Spokesmen for Biloxi and the state of Mississippi present their side
Five minutes before the Biloxi Planning Commission meeting Thursday, a decision was reached between attorneys for the city and the Secretary of State’s Office to slow down the rezoning of the land around Margaritaville Resort Biloxi.
More than two hours later, after the attorneys had had their say, the planners voted to table the hearing until the next meeting Nov. 3.
The planning commission voted unanimously at the end of the meeting to recommend approval of a zoning change for land north of U.S. 90, which Secretary of State Delbert Hosemann does not oppose. Margaritaville wants to build an extended-stay hotel on that parcel. The commission’s action now will go to the City Council for a vote.
The city is requesting that 23 acres around Margaritaville Resort Biloxi be rezoned from waterfront to community business, which prohibits casinos and therefore lowers land values.
Barrington Development, which opened Margaritaville in June, wants to build a hotel and amusement park south of U.S. 90, part of which will be on land the company hopes to lease from the Secretary of State’s Office.
Biloxi city attorney Gerald Blessey argued competition is cutting into the revenue of Biloxi’s casinos and the city needs to diversify its tourism economy.

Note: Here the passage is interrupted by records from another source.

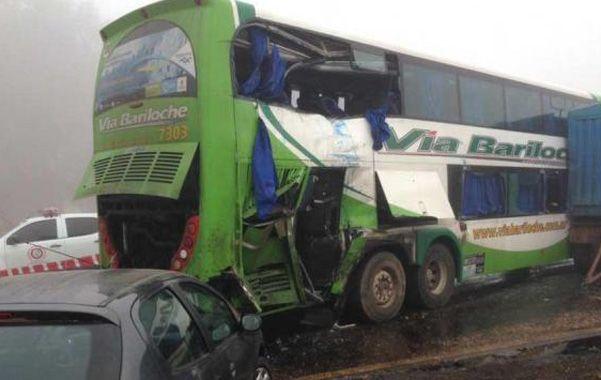 Tragedia vial. El colectivo de Via Bariloche fue embestido en la parte trasera por un camión
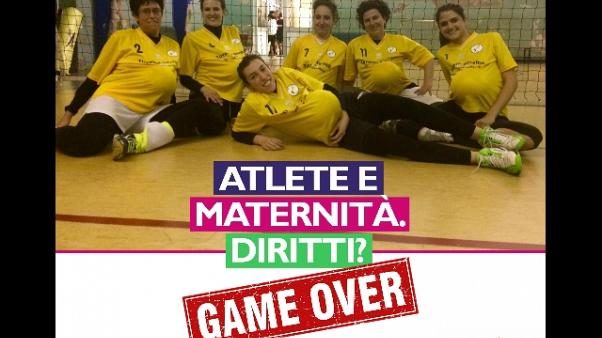 Governo: fondo 1 mln atlete in maternità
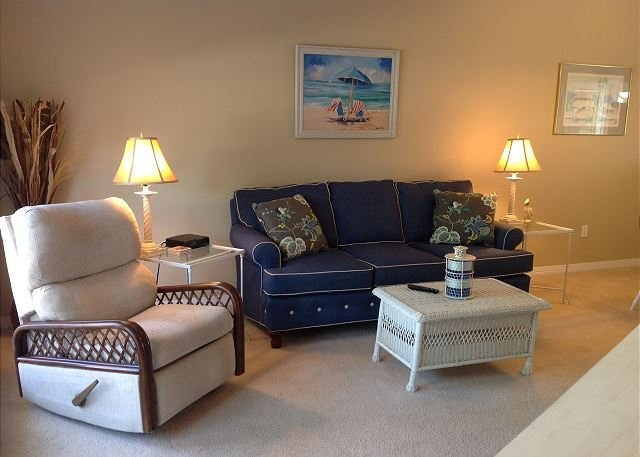 2 bedroom 2 1/2 bath town-home across from the beach! - Image 1 - Long Beach - rentals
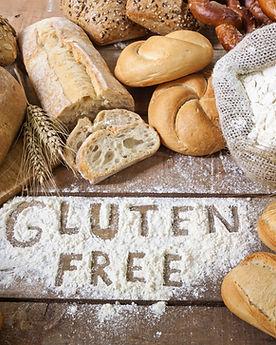 Mehl auf Tisch Glutenfreies Brot und Lebensmittel wie bei Drogerie im Schwamedingerhuus Zürich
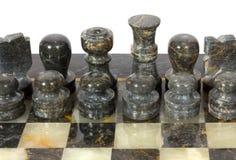 Мраморные Chessmen на доске Стоковые Изображения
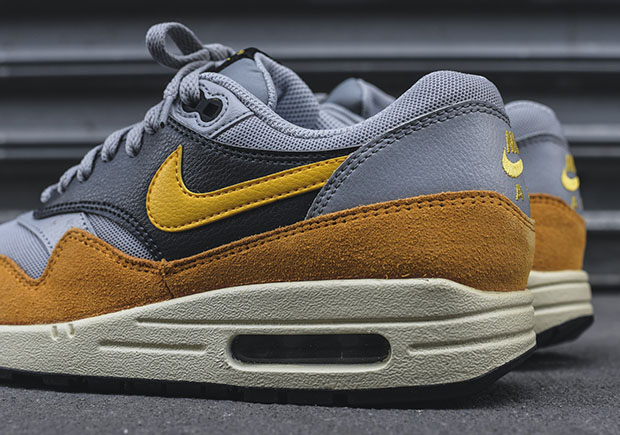 nike-wmns-air-max-1-wolf-grey-gold-leaf-4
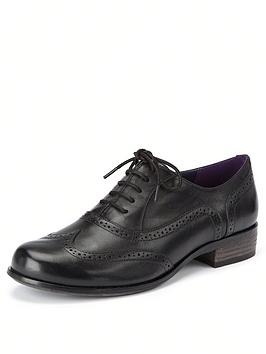 clarks-hamble-oak-leather-brogues-black
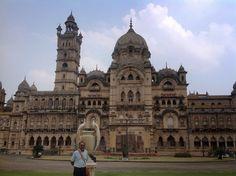 Sketches from Life: Long drive to Delhi - 38: Vadodara - i of ii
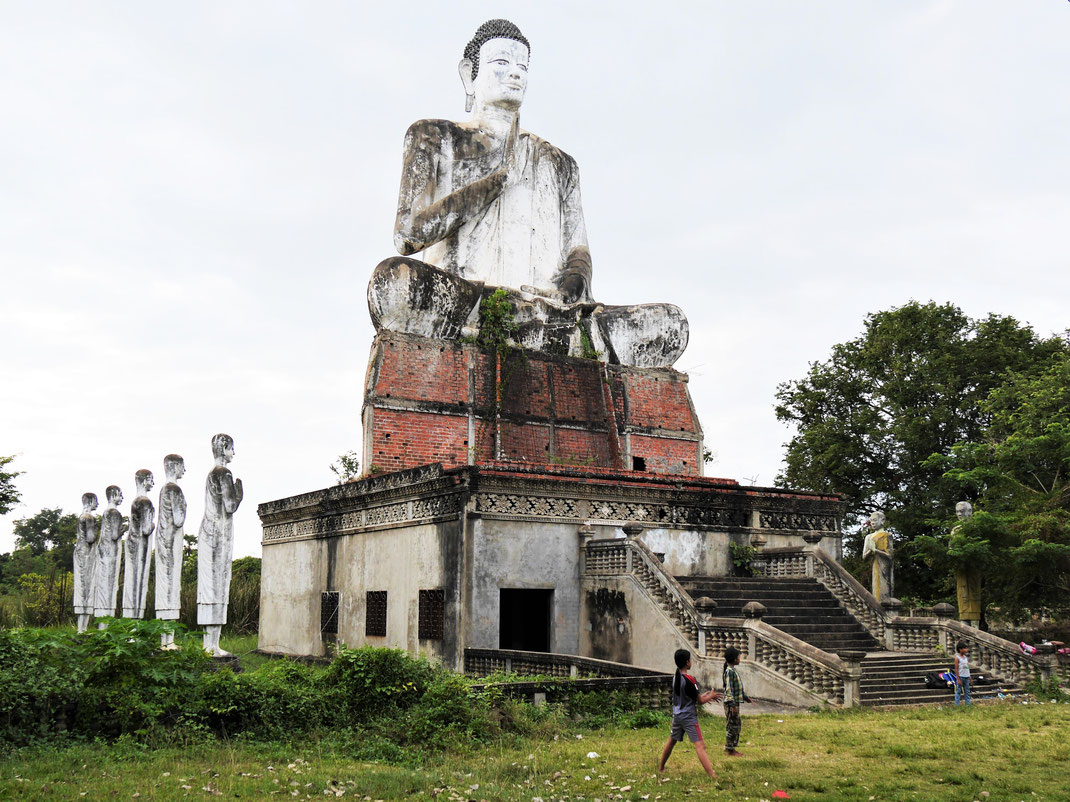 Der markante, große sitzende Buddha soll seit Jahren abgerissen werden - heute Zeuge eines Fussballspiels, bei Battambang, Kambodscha (Foto Jörg Schwarz)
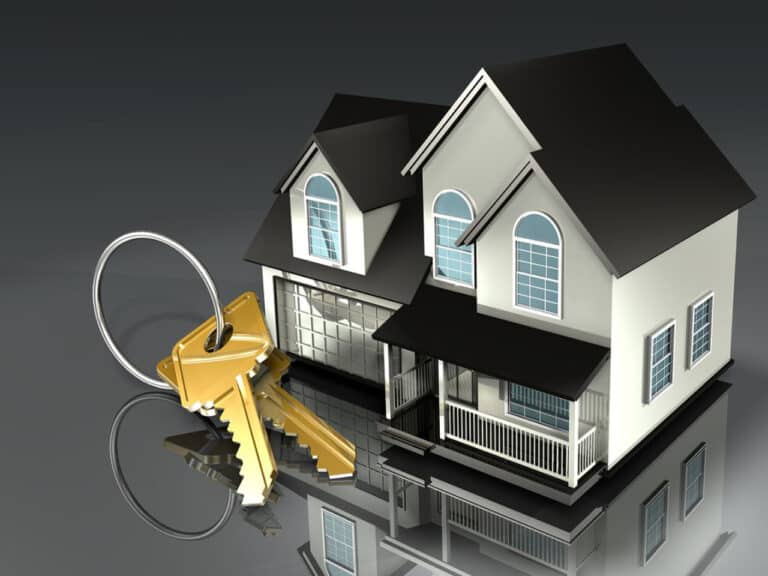 miniatura de casa com chaves, representando investimentos para 2021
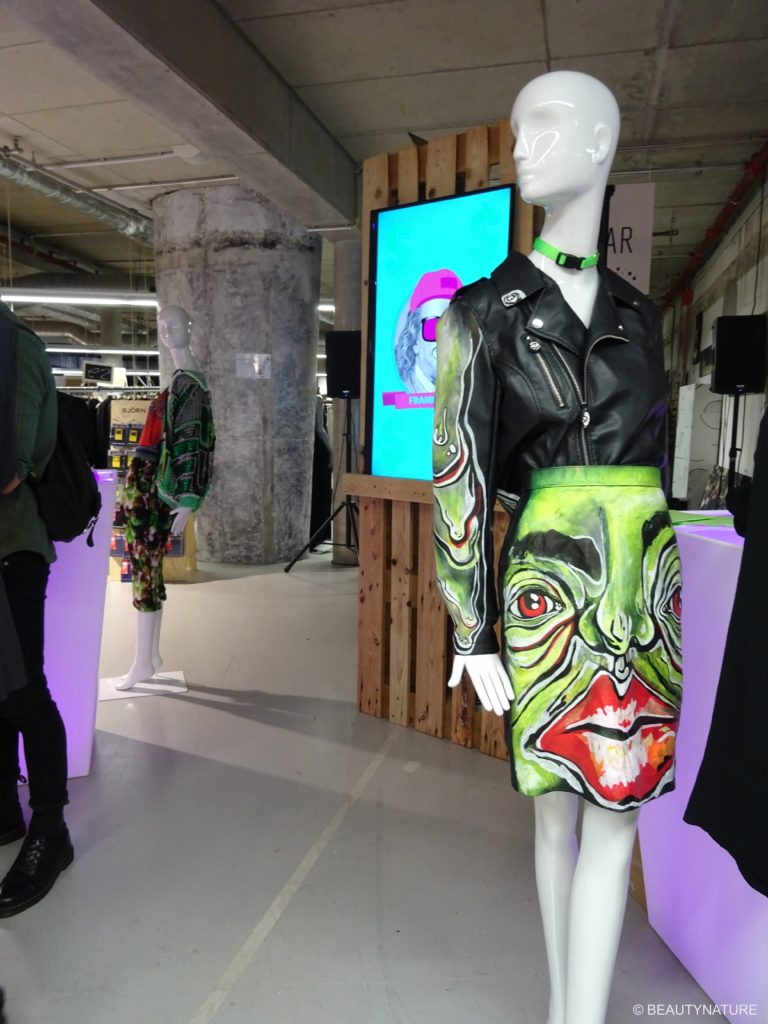 Fashion Blogger Cafe 9-min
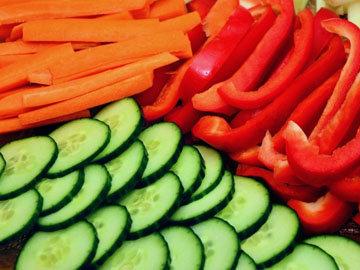 14. Творожный дип с овощами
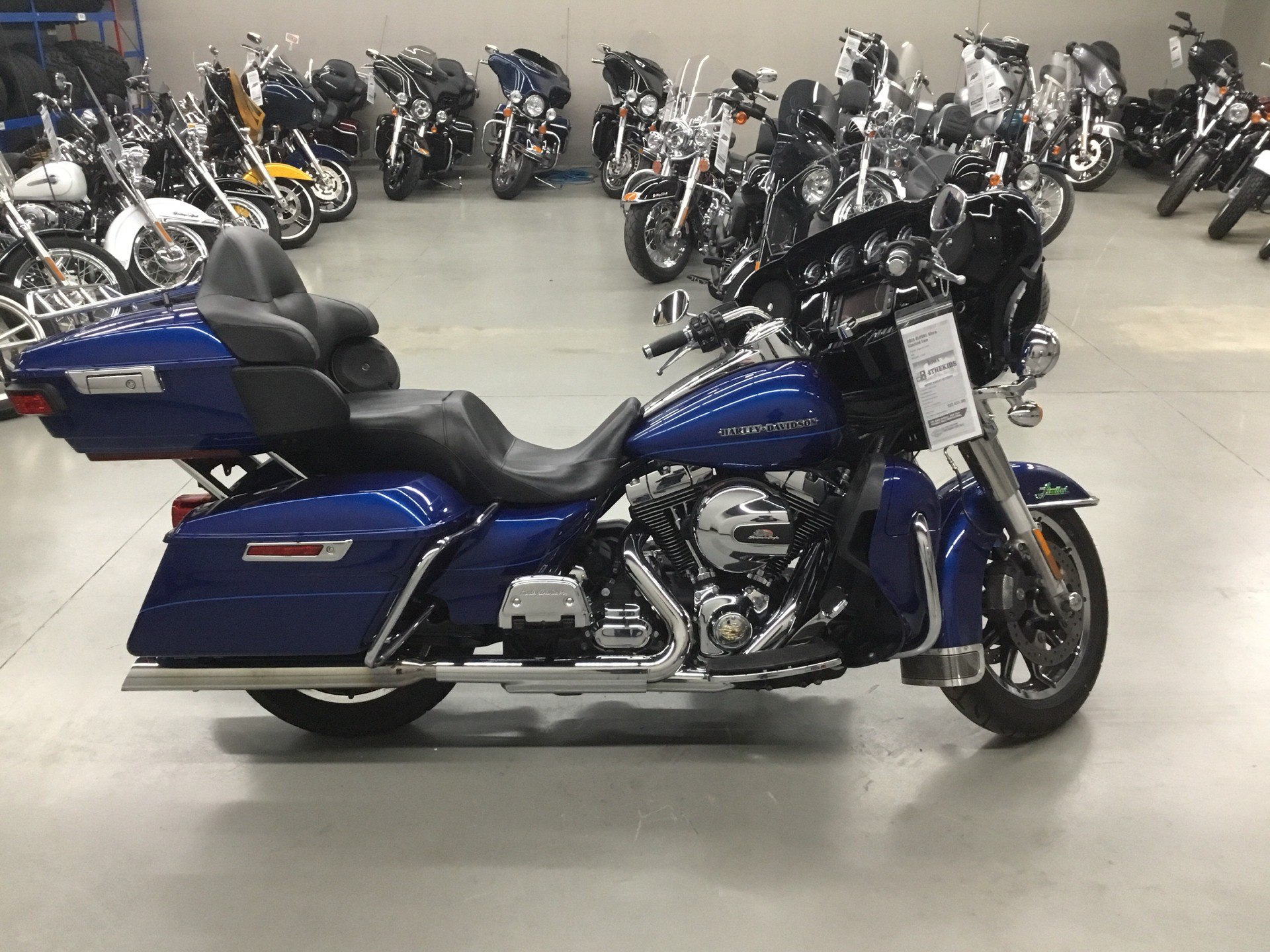 2015 Harley-Davidson Ultra Limited Low in Cedar Rapids, Iowa - Photo 1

“To get more visitors, we don’t need more casinos. We need more family-oriented attractions,” he said.
Jonathan Dyal, partner in Balch & Bingham and attorney for the Secretary of State’s Office, said Margaritaville is paying $4.90 per square foot for property it is leasing from the state. The developer’s offer to pay $2 per square foot would mean a loss of $26 million to the Tidelands fund over life of the 40-year lease.
Biloxi Councilman Kenny Glavan forfeited his vote when the zoning changes go to the City Council because he chose to support the project at the planning commission meeting.
Glavan said the hotels and amusement park proposed by Margaritaville Resort are expected to attract 1 million people a year.
Glavan said Hosemann is concerned about leaving money on the table.
“We’ve got $140 million on the table with just this development alone,” he said earlier.